حزب التحرير
Hizb-ut Tahrir
Hollanda
Medya Bürosu
No: HLu2013BAu20132013u2013MBu2013TRu20130006 |
H. 26 Şevvâl 1434 M. Pazartesi, 02 Eylül 2013 |
-Basın Açıklaması- İslam Düşmanı Belçika Eğitim Bakanı Pascal Smet'in Açıklamalarına Bir Yanıt
Dün Belçika'da Fas İkrâ Okulu adında bir okul açıldı. Okul, yeni öğrencilere kapılarını açmakla birlikte Pandoranın kutusunu da açmış oldu. Okulun açılışı, son birkaç gün içinde Belçika'da tartışma konusu oldu. Bazı politikacılar, bu Fas Okulunun entegrasyona teşvik etmeyeceği, aksine ayrımcılığa neden olacağı gerekçesiyle korkularını dile getirirken, Eğitim Bakanı Pascal Smet gibi kimseler de, bu tür okulların açılışını desteklediklerini ifade ettiler. Bakan, VRT kanalındaki 7. gün programında, "Okul, Belçika uyruklu olmayan öğrenciler için bir çözüm olabilir. Ama okul, İslami bir okul olsaydı, kabul etmeyeceğini, çünkü o zaman bir sorun teşkil edeceğini." söyledi. Yayın akışı sırasında Bakan, "Eğitim özgürlüğü açısından bu okul, tamamen yasaldır. Bu, bir Fas Okuludur, İslami bir okul değildir. İslami okul olsaydı, o zaman çok büyük bir sorun olurdu." dedi. Bu sözlerle Bakan, önyargılı olduğunu, aksine daha da ötesi İslam'dan nefret ettiğini gösterdi. Ona göre İslami okul, Müslüman gençliği birleştirmek için çalışacak ve onları dine bağlayacaktı. Sonra onlar, dindar olacak, toplumda korku ve paniğe neden olacaklardı. Bakanın tutumu çok açıktır. Ancak Bakan Pascal Smet, bilindiği üzere, Belçika'nın Flaman bölgesinde, Katolik ve Yahudi okulları olduğunu unuttu. Bu okullar, öğrencilere düzenli eğitimin yanında, değerleri de öğretmek için çalışırlar. Bakan neden Fas Okulunu, İslam okul olduğu takdirde, büyük bir sorun olarak görüyor ki? O halde sözünü ettiği eğitim özgürlüğünün ne anlamı var? Ya da düzenli eğitim programlarının yanı sıra, Müslümanların çocuklarına dini değerlerini öğreten eğitim özgürlüğü, yoksa Müslümanlar için söz konusu değil midir?

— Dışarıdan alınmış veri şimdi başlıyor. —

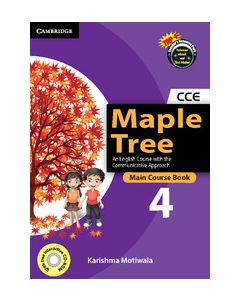 Maple Tree Level 4 Main Course Book with CD-ROM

Biz, Belçika'daki politikacıların, Müslümanlara karşı uzun yıllardır çifte standart uyguladıklarını biliyoruz. Belçika Anayasası'nda geçen hak ve özgürlükler, Müslüman nesil için geçerli değildir. Ayrıca dün okullardaki başörtüsü yasağı da yürürlüğe girdi. Senelerce Belçika'da uygulanan İslam düşmanı politikalar da, bu bağlamda değerlendirilir. Bu nedenle Pascal Smet'in açıklamaları tuhaf ve şaşırtıcı değildir.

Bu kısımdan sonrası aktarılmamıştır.